Grady’s suggestion was that Wilson — at his own expense — do the Camino again as one of a group observed by a film crew. That crew comprised Grady as sound recordist, his co-director Noel Smyth as cinematographer and 18-year-old Phoebe Curran as production manager. Curran got the job when her mother, London-based film sales agent Natalie Brenner, told Grady her daughter wanted work experience in the film industry. Curran’s Spanish was a bonus.
Thomson was welcomed into the project. He had found it hard to get over Maddie’s death, and was impressed with the changes in his father-in-law after his first Camino walk.
“It’s hard to grieve in New Zealand as a Kiwi bloke,” Thomson said.
“Over there it’s a great release mechanism. You talk to people from around the world. Some of them are doing it for grief as well, and you exchange stories, have a hug and walk on.
“We’ve been back 15 months and I’m not carrying the grief any more.”
It is still there, he says, but no longer a burden.
“Our sign for Maddie is a rainbow, and whenever things are not going well, a rainbow pops up and we say it’s Maddie looking down on us.”
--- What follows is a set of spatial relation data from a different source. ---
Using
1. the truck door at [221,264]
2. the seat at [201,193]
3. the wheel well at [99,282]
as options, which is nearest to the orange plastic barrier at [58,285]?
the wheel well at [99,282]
Thomson trained for the Camino for three months, losing 25 kilograms in the process.
Wilson said doing the pilgrimage as a member of a group was “totally different” from walking it alone.
“You had to have respect for everybody and get on with it,” he said.
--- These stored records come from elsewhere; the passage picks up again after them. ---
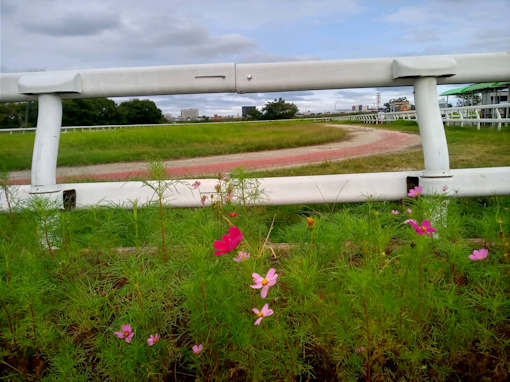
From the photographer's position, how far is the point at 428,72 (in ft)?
6.69

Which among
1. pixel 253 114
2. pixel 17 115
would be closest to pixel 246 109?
pixel 253 114

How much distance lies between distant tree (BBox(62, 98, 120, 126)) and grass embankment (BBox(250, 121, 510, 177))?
116 cm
“If you had hiccups along the way, you were a family and had to keep going as a family group.”
Wilson’s third Camino walk came about because his 45-year-old eldest daughter Rebecca wanted to do it.
“I made her walk on her own and caught up with her at the end of the day,” Wilson said.
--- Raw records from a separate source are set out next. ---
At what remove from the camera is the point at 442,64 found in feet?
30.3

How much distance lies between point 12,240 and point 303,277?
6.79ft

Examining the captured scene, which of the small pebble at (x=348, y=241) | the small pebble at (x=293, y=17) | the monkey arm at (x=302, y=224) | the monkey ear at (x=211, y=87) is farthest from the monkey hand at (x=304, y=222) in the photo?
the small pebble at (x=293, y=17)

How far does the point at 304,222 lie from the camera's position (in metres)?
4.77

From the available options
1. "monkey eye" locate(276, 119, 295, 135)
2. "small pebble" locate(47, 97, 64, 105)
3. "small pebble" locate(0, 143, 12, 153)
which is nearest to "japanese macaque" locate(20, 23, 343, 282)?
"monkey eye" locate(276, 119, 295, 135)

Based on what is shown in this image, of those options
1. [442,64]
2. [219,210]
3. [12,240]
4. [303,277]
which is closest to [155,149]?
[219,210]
Wilson was inspired to do his first Camino by the Emilio Estevez film The Way. It starred Estevez’s father Martin Sheen, whose character did the pilgrimage to honour his son, who had died while attempting it.
For Grady, Camino Skies is his first feature film. His filmmaking experience included “a couple of shorts” in his university days and — with Smyth — a television pilot that came to nothing. Between them, Grady and Smyth backed their film to the tune of nearly $50,000 (which they’ve since recouped), and got a New Zealand Film Commission “finishing film grant” to pay for the essentials that their own money couldn’t cover.
Smyth, an Australian whose “regular” work is as a director and cinematographer, and Grady have worked together on projects for eight years. Both are based in Melbourne.
“A lot of documentaries are filmed over five, sometimes 10 years,” Grady said.
“We didn’t have the patience or money to do something like that.”
Filming meant they did the walk themselves by default. It was a punishing schedule. Often up at 5 or 6am, they would do eight to 10 hours of filming followed by an hour of processing. After 42 days of this routine, they had to edit 150 hours of film down to an 80-minute documentary.
“Any spiritual revelation maybe will come later, once I reflect on everything,” Grady said.
The Camino came to his notice through his job as a film distributor. He helped distribute The Way and became connected to Australian and New Zealand members of the “Camino fraternity”. That was how he met the film’s Perth-based Sue and Brisbane-based Claude.
“Being a Kiwi, I wanted to cast Kiwi characters in the film, and was in Wellington when I came across Terry and Mark’s story,” Grady said.
“I reached out through the Manawatu Standard (newspaper) and Terry drove down to Wellington to meet me. Mark had seen the change the Camino had made on Terry, and he wanted to take part, too.”
The Givealittle page set up by Wilson at the time of his first pilgrimage raised $5000; one set up by Thomson when he undertook the Camino also raised $5000. The total of $10,000 was split between Cystic Fibrosis New Zealand and Cure Kids. A sum of $500 raised by a charity screening of the film in Pahiatua went to Cystic Fibrosis Manawatu.